SELECT policy, COUNT(policy) as policy_count,
RATIO_TO_REPORT(policy_count) OVER() as ratio FROM (
SELECT resp_cache_control, resp_expires,
CASE
WHEN resp_cache_control CONTAINS "no-store"
THEN "no-store"
WHEN resp_cache_control CONTAINS "no-cache"
OR resp_cache_control CONTAINS "max-age=0"
OR resp_expires = "-1"
THEN "non-cacheable"
WHEN LENGTH(resp_cache_control) = 0
AND LENGTH(resp_expires) = 0
THEN "undefined"
ELSE "cacheable"
END as policy
FROM [runs.latest_requests]
WHERE firstHtml = true
) GROUP BY policy
ORDER BY policy_count DESC
For 2014-06-15 run, the stats are:

Note that “non-cacheable” means “no-store” was not specified, but the reverse does not hold.
Hi, Ilya. Can you clarify what you’re trying to measure? I see “firstHtml = true”. Is this the caching policies only for the main HTML document? If so, the high percentage of “no-store” and “non-cacheable” is understandable. The high percentage of “undefined” is bad - it’s better to specify explicit caching headers rather than leave it up to browser heuristics (which vary by browser).
Yep, good catch, updated the title of the post. Was trying to get a feel for CC policies of the HTML documents, and I’m with you on relying on heuristic caching.

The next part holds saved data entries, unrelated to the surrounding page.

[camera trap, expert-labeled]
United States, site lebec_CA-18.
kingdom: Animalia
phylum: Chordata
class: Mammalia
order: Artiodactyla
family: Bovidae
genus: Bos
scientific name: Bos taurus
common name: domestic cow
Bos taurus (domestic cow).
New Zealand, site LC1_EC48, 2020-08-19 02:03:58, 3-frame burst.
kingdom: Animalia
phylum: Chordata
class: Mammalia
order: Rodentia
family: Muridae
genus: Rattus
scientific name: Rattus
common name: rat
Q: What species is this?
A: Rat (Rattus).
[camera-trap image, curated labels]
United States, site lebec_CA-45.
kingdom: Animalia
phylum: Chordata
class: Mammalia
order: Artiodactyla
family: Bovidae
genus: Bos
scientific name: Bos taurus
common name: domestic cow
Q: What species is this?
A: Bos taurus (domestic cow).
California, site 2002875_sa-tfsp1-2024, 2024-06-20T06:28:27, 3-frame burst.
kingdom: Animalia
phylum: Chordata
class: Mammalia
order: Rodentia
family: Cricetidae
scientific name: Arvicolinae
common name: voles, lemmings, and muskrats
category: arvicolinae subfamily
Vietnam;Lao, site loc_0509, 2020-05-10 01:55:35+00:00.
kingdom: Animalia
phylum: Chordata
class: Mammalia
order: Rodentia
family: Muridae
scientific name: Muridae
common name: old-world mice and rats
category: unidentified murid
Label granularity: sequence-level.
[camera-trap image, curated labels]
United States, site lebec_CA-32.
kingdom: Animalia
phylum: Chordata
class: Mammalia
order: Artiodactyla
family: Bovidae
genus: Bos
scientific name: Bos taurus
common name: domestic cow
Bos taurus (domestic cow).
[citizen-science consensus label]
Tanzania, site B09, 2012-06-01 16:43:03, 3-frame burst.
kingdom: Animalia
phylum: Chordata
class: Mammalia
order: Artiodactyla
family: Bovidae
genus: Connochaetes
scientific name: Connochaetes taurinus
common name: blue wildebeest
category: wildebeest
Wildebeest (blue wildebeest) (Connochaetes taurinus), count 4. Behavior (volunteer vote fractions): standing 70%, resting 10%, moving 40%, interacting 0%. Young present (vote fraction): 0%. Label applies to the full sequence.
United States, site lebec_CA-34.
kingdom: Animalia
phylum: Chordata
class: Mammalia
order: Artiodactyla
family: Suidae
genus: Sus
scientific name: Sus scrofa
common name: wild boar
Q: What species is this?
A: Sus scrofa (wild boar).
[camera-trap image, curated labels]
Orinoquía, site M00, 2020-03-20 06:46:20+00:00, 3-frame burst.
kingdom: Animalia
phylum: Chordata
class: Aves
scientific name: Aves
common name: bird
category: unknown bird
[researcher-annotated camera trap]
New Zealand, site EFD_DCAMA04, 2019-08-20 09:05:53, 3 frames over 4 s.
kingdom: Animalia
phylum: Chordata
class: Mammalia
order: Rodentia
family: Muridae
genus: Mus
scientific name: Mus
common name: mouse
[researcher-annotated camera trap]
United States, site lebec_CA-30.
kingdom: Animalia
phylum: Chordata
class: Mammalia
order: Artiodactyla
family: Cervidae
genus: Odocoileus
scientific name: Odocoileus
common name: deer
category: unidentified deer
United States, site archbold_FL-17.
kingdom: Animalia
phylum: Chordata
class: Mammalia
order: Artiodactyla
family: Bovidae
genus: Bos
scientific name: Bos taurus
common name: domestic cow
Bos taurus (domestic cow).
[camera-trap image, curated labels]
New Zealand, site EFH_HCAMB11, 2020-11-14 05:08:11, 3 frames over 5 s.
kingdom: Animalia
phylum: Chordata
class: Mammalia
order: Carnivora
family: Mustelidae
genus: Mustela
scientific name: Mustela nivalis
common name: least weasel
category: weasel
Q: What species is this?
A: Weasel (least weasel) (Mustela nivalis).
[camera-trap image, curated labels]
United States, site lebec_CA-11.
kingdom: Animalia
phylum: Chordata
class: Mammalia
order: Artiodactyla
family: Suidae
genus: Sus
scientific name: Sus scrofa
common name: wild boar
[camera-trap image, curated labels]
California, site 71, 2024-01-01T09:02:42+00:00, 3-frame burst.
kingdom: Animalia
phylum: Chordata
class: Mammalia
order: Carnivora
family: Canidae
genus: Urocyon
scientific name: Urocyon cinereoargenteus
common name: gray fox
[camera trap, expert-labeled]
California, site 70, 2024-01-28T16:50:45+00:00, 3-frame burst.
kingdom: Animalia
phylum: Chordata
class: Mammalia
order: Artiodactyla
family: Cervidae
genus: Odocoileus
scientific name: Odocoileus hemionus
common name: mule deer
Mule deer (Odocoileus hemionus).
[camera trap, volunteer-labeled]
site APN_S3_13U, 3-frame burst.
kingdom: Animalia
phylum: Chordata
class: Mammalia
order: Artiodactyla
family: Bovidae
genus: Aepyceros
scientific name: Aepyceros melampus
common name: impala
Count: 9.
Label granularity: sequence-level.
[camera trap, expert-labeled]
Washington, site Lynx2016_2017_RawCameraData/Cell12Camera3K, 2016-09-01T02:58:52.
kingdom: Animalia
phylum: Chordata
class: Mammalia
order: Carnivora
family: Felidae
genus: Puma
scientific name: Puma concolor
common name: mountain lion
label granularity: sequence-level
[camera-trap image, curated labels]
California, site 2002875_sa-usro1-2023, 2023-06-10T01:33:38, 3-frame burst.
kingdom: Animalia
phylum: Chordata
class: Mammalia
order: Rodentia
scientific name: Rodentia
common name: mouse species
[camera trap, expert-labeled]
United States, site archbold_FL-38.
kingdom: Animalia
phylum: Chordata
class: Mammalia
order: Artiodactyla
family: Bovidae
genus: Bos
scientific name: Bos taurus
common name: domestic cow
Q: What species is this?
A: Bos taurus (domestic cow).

A deeper look at the docs that do specify the max-age:
SELECT
INTEGER(REGEXP_EXTRACT(resp_cache_control, r'max-age=(\d+)')) age,
count(pageid) cnt,
RATIO_TO_REPORT(cnt) OVER() as ratio
FROM [httparchive:runs.latest_requests]
WHERE firstHtml = true
AND resp_cache_control CONTAINS 'max-age'
GROUP BY age
HAVING cnt > 500
ORDER BY age asc
50% mark the doc as non-cacheable, followed by spikes at 3s (hmm), 10m, 1hr, and 1 day.